The Sri Lankan government on Wednesday warned the national cricket team to get fit in three months or get booted out.

The ultimatum came after the squad was found to be unfit for the series against Zimbabwe which starts Friday.

“No one has a satisfactory level of fitness, but I have made an exception this time,” sports minister Dayasiri Jayasekera said.

Players are selected by an independent panel for the national team, but the sports minister must give final approval before they can represent the country.

Jayasekera said no member of the 13-man squad met required international fitness standards and noted that high levels of injuries were due to poor endurance.

b’Malinga is under observation for poor fitness. AFP.xc2xa0′

Only two players — Dushmantha Chameera and Lahiru Madushanka – scored high marks in the “yo-yo” endurance test which is mainly running against the clock, a source familiar with the process told AFP. Three other fitness tests were also carried out.
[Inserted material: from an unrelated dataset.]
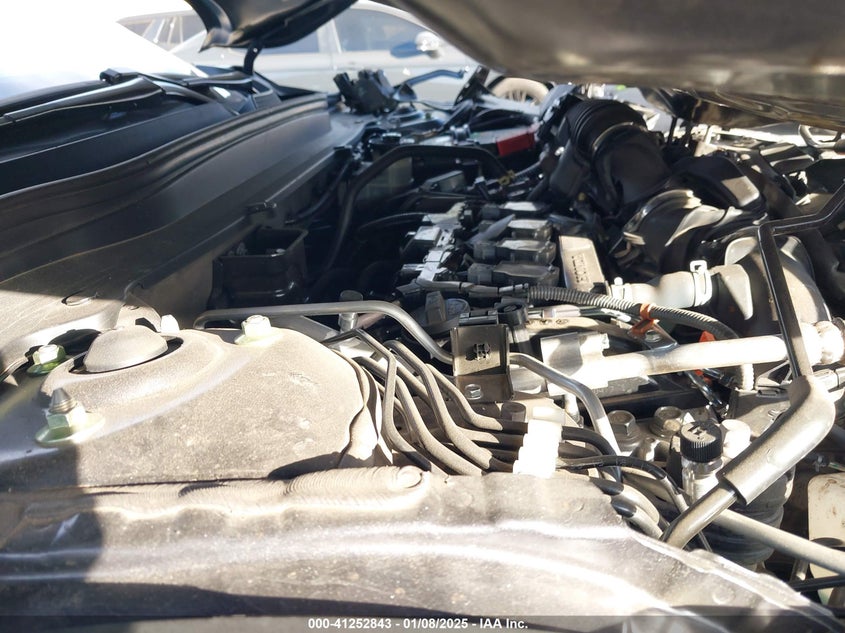 2018 HONDA ACCORD VIN: 1HGCV1F35JA113512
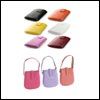 Leather mobile covers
Controversial fast bowler Lasith Malinga who weighs 80 kilos (176 pounds) failed one test, the source said, and barely scraped through the rest. He is officially under observation.

“Malinga has suffered recurring injuries partly because of the poor fitness,” the source said on condition of anonymity.

Malinga was slapped with a fine of 50 per cent of his match fee for Friday’s game and given a six-month suspended match-ban for comparing Jayasekera to a “monkey” and saying the minister knew nothing about cricket.

The Sri Lankan board held an inquiry after Malinga publicly lambasted Jayasekera who had said many players were too fat following their failure to reach the Champions Trophy semi-finals earlier this month.

The typical body fat amount for a cricketer was 16 percent, but most Sri Lankan players had over 26 percent, Jayasekera said.

He has warned any player with a body fat percentage over 16 will not be allowed to represent the country.

Sri Lanka Cricket announced Tuesday that Malinga had apologised and also pleaded guilty to violating his contract with the board which precludes players from making public statements.